Mental-Model Corrections
- “The judge is an objective oracle.” It's a rater with biases — position, verbosity, self-preference, sycophancy — that push the same direction every time. Account for them or your score measures style, not quality.
- “Bias is random noise that averages out.” It's directional and it compounds. Averaging more samples doesn't remove a systematic tilt; a controlled probe measures it and a targeted fix removes it.
- “High agreement % means it's calibrated.” Use Cohen's κ (chance-corrected). Two raters guessing the majority class agree 80% by luck; κ catches that. Compare to the inter-annotator κ — your ceiling.
- “A confident judge is a correct judge.” Judges are overconfident. Calibrate confidence; trust the easy cases, escalate the uncertain ones to a stronger judge or a human.
- “One judge is enough.” A diverse panel cancels individual biases, costs less, and — most valuable — its disagreement flags the hard cases to send to humans.
- “Calibrate once, then trust forever.” κ drifts as rubrics, models, and traffic change. Re-measure after every change and track it over time.
Key Takeaways
- A judge's errors are directional, not random — position (~⅓ flip on swap), verbosity, self-preference, sycophancy (5–10pp), authority/bandwagon/formatting — and they compound, so style + length can beat substance.

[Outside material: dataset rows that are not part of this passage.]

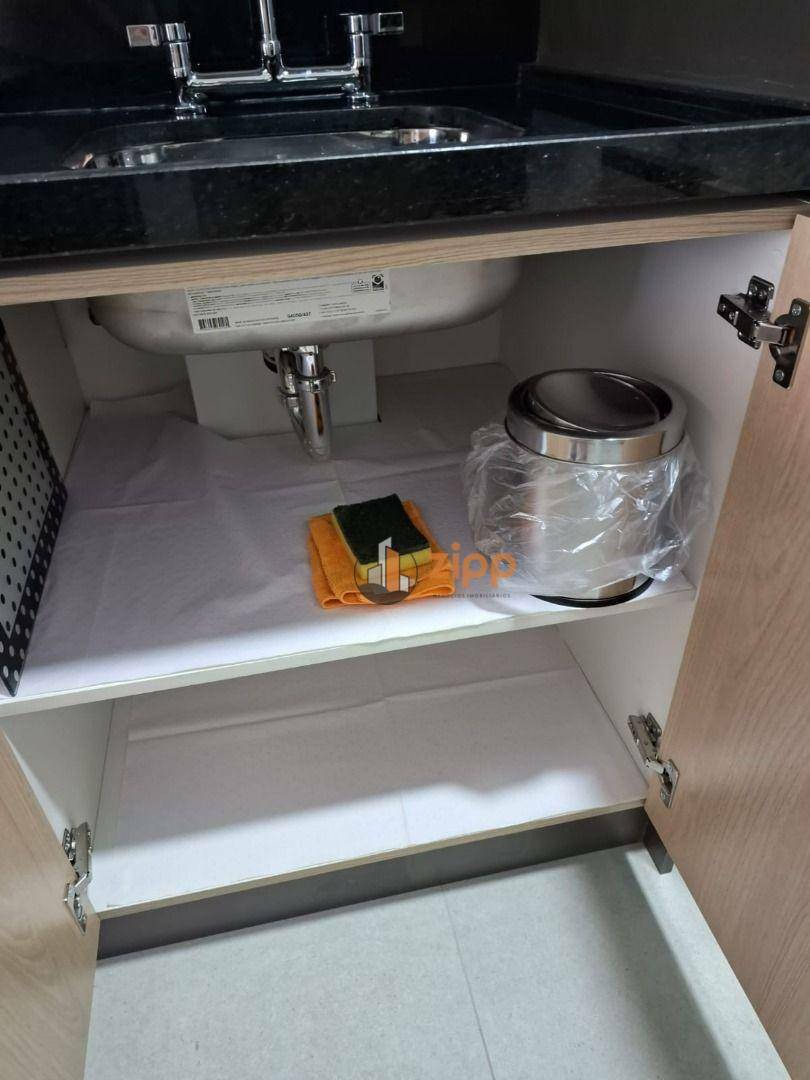 Kitnet e Studio à venda e aluguel com 1 quarto, 26m² - Foto 21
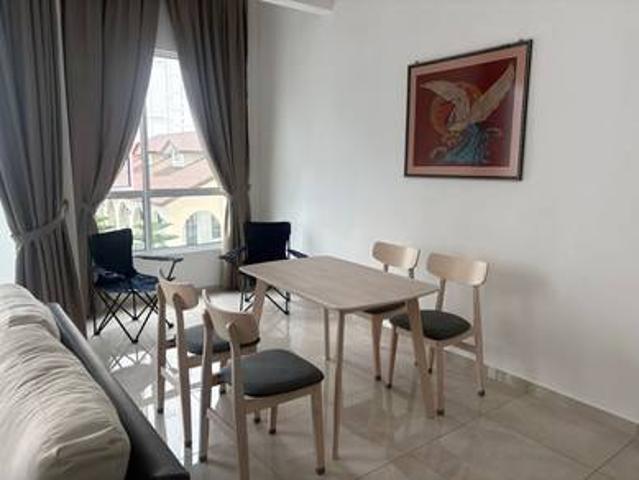 Apartment for rent in Georgetown, Penang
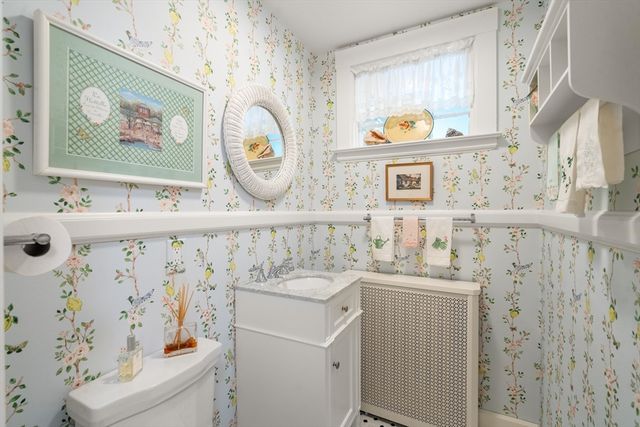 47 Bemis Road, Dedham, MA 02026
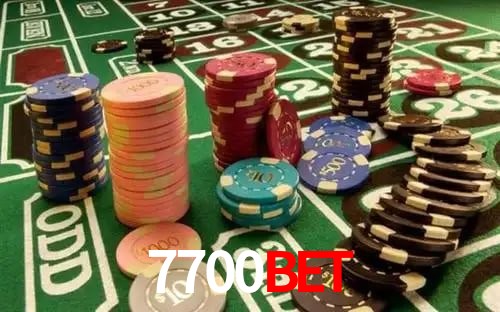 PIX Instantâneo 7700Bet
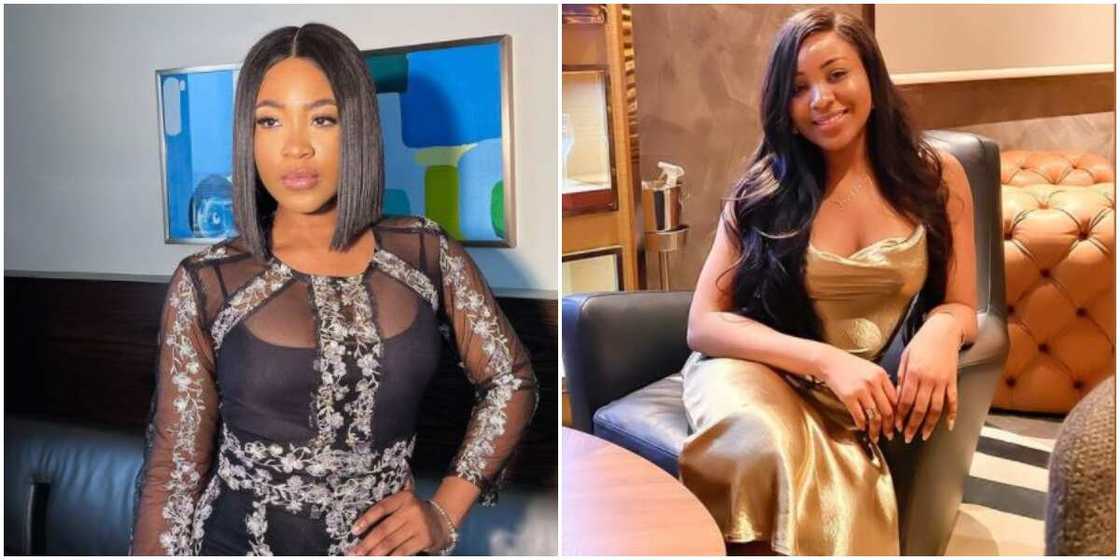 BBNaija star Erica says she misses her husband, fans ask questions BBNaija star Erica says she misses her husband, fans ask questions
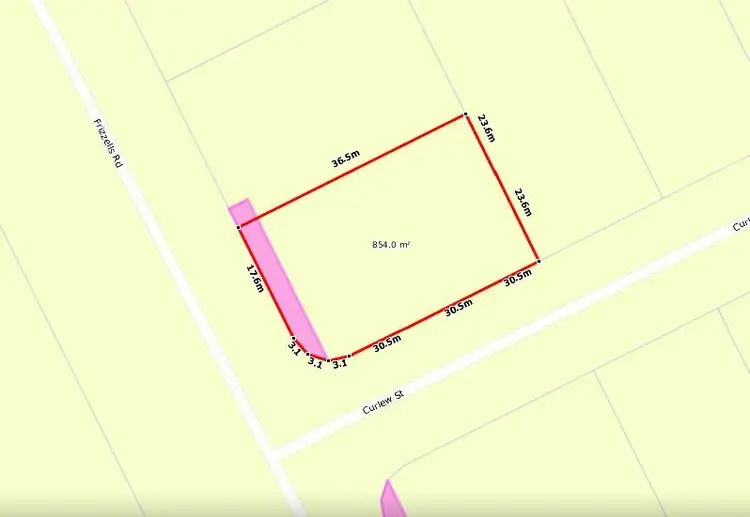 2 Curlew St, Woodgate QLD 4660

- Measure before you mitigate: a controlled perturbation (swap order, pad length, reveal identity) gives a flip rate / preference shift — run an AB+BA bias audit as a standing number.
- Calibrate to humans with Cohen's κ: label 100–300 traces with 2–3 annotators (their inter-rater κ is your ceiling, aim > 0.6); a judge↔human κ < 0.5 means rework the rubric; re-check after every change to catch drift.
- Mitigate per bias: position → swap & average (L167); verbosity → length-neutral rubric (L168) + length-controlled win rate (0.94 → 0.98); self-preference → blind + a different judge; general → randomize, reference-guide, few-shot. Reduces, doesn't eliminate.
- Use a panel + escalate: a diverse jury of judges cancels biases at ~7× lower cost, and its disagreement flags hard cases for humans; cascade cheap → strong → human and abstain under uncertainty (L170 (Human-in-the-Loop Spot Checks)).
- The rule: never trust a bare judge score — demand its flip rate and its κ first.